First of all, it should be noted that despite the loud headlines of the newspapers, the described technologies are now available not only to special services. In fact, wiretapping of mobile networks and protection from it have become a new high-tech market. And as in any market, new, cheaper solutions are constantly appearing here.

In August 2014, Popular Science magazine spoke about how the ESD America security team is promoting its own development, the “specially protected” CryptoPhone 500 Android-based smartphone. Since there are already several similar products on the market, the developers used an unofficial advertising move. With the help of their advanced smartphone, they found 17 fake base stations in the United States that forcefully disable data encryption:



One such wiretapping station was found near a large casino in Las Vegas, a few more - near US military bases. Who, except the NSA, can use this technique? Yes, anyone. True, commercial complexes are expensive - more than $ 100 thousand. However, you can significantly reduce the price of a solution if you use free software to create your own base station.

How to escape from this? One of the options already mentioned above - "protected" smartphone. However, the pleasure is not cheap: CryptoPhone costs $ 3,500. For this money, the client receives a "closure" of a number of attack vectors that appeared higher on our list. In particular, there is control of known vulnerabilities of Android OS, control of suspicious activity of mobile applications, and even baseband processor monitoring: it is this feature that allows you to determine the connection of a fake base interceptor station, which is not noticed by ordinary smartphones.

It is more difficult to protect yourself from fake base stations with a regular phone, but you can still do something. UMTS (G3) networks use mutual authentication of a mobile station in a cellular network, and a cellular network in a mobile station. Therefore, one of the signs of wiretapping is forced switching from the G4 and G3 modes to the less safe G2 mode. If the user disables 2G mode in advance, this will make it more difficult for an attacker to intercept a radio broadcast. Some mobile phone models allow you to switch the type of network used:



Also, many Android-based phones have a service menu, called by the * # * # 4636 # # # command, where you can select the type of network. However, such a decision is fraught with increased battery consumption, as well as loss of communication in the absence of 3G network coverage.

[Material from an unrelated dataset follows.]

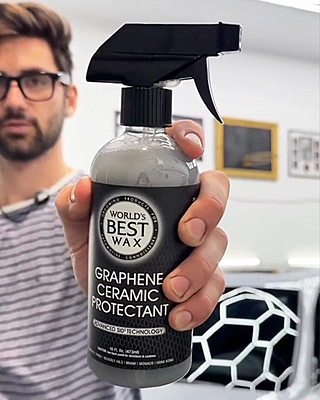 Graphene ceramic protectant spray Graphene ceramic protectant spray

Fake base stations allow you to intercept any data transmitted over the cellular network - but this requires the physical presence of the subscriber in the coverage area of ​​the base station. Therefore, a more advanced method of surveillance can be considered attacks on the SS7 network , allowing you to intercept subscriber data, as well as its location, from anywhere in the world. It also has its own commercial solutions: in one of the past posts we talked about the SkyLock system of the American company Verint, which allows you to track any subscribers around the world.

How can you prevent wiretapping in this case? Since the attacks are based on legitimate messages from the SS7 signaling network, coarse filtering of these messages can have a negative impact on the entire service. According to the experience of experts of Positive Technologies, adequate protection against attacks on SS7 should be a set of measures on the operator’s side, including monitoring of SS7 traffic and “smart” filtering control, which allows blocking only attempts of attacks and fraud. More information about how this is implemented on the basis of our products can be found in the article “ Security of mobile communication networks based on SS7 ”.